Une route de terre rouge, un ciel laiteux, des papillons et du vert partout, le village le plus près est à quelques kilomètres…
Une indication au téléphone, la maison et les tombes seraient derrière le tronc d’un grand fromager… On revient avec des bras et des machettes, ceux de quelques membres de la famille qui vivent dans le village voisin. Au bout d’une heure ou deux apparaissent les premières tombes, celle du grand-père, faisant face à la route comme les autres tombes du village, celle du père tournée vers la Mecque, puis la grande maison, une des rares maisons en dur du village. Des bananiers fissurent le béton de grands éclats verts. Nous restons sur le seuil…
La corde doit se relier à quelque chose…
Retrouver le village, c’est retrouver le chemin, la route, l’autre bout de la corde pour éviter qu’elle nous file entre les doigts. Retrouver le père, figure complexe, révérée, retrouver l’aïeule, celle qui a légué à Nadia son second nom, Gbahihonon, la « femme qui dit ce qu’elle voit ».

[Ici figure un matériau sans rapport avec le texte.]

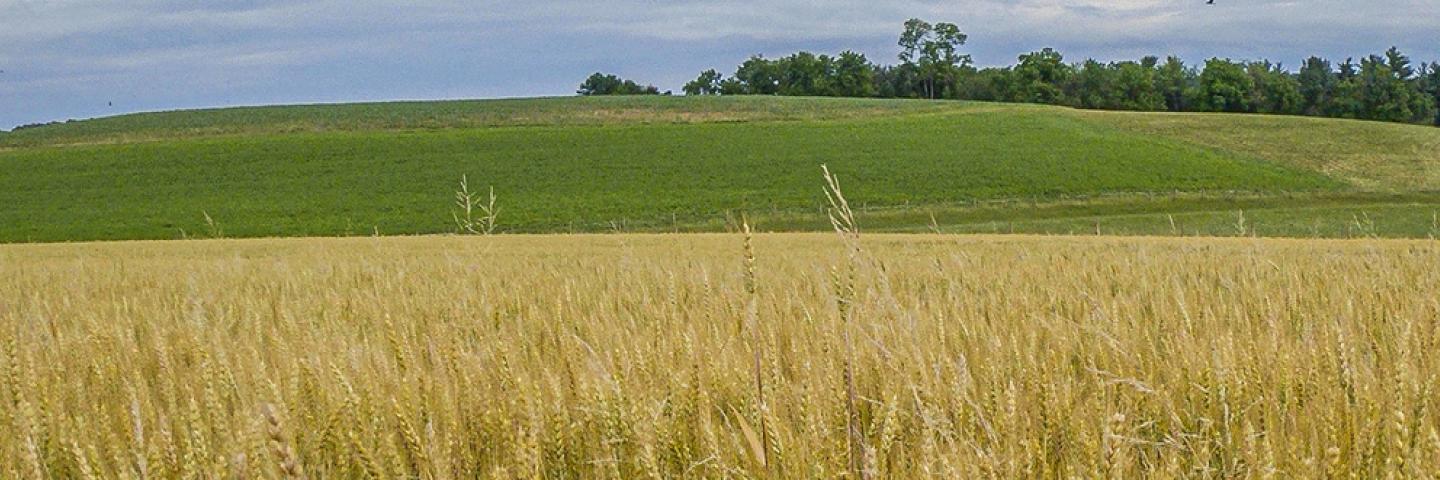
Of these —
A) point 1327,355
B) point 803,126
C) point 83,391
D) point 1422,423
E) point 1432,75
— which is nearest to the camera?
point 1422,423

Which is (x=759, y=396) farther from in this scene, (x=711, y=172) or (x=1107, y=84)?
(x=1107, y=84)

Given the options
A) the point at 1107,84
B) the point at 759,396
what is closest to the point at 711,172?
the point at 759,396

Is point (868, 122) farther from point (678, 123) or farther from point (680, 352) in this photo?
point (680, 352)

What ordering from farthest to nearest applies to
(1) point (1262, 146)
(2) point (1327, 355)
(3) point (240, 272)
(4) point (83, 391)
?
(1) point (1262, 146) < (3) point (240, 272) < (4) point (83, 391) < (2) point (1327, 355)

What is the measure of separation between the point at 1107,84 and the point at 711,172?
82.2 metres

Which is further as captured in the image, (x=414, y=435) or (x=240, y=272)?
(x=240, y=272)

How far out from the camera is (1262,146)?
65.4m

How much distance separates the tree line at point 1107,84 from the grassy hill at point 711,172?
47.3 m

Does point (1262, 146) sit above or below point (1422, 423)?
below

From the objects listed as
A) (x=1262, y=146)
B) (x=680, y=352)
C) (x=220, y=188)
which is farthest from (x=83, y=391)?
(x=1262, y=146)

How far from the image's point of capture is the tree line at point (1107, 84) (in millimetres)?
124875

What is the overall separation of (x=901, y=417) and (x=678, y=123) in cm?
7617

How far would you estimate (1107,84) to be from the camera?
128625mm

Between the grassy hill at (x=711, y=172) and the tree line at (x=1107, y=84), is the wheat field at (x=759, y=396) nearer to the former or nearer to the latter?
the grassy hill at (x=711, y=172)
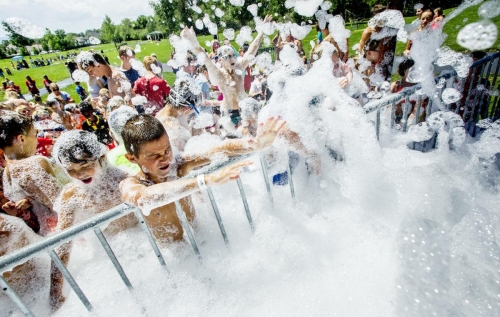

Femme au puissant caractère, détentrice des savoirs, Gbahihonon, se souvient-on, protégeaient la petite communauté contre les attaques, qu’elles soient physiques ou mystiques, et savait prédire le destin des nouveau-nés.
Retrouver aussi à travers ces récits des femmes de la famille, ces figures fondatrices souvent méconnues, qui, dans l’ombre des mémoires, firent et défirent empires et lignées, telle Dô-Kamissa. Femme déjà vieillissante, lésée par son frère, elle se transforme en buffle pour ravager ses terres. Femme-oracle, c’est elle qui habilement impose le mariage du roi, Naré Maghann Konaté, avec Sogolon Kandé, femme laide et bossue, double de Dô-Kamissa, elle aussi associée à la figure de la femme-buffle. De cette union singulière naîtra Soundiata Keita, et l’épopée qui a traversé les siècles.
Une scène-territoire…
Le plateau devient terrain de mémoires, d’explorations, jonché des essuies-tout en papier « Lotus » qui épongent les fronts en sueur, sali par le kaolin et le karité comme autant de traces, de cicatrices des désordres d’une vie…
Le village s’y installe, les absent·es y prennent place, y résonnent les jeux de l’enfance, les rumeurs du quotidien, les bruits de la forêt, les soupirs de la nuit de noce du roi et de la femme laide, les premiers désirs…
Habitée par ces voix, entre mémoires collectives et souvenirs intimes, Nadia s’entoure de Salimata, l’une des rares joueuses de balafon au Burkina Faso, et Charlotte, chanteuse ivoirienne de Zouglou, porteuse des quotidiens et des histoires d’Abidjan.
Tour à tour complices et témoins, bousculantes et bousculées, transformées, les trois femmes s’engagent dans ce voyage incertain, épique…
Virginie Dupray, avril 2025
1 Macondo est une référence à la ville fictive décrite dans le roman de Gabriel García Márquez Cent ans de solitude [ndlr.]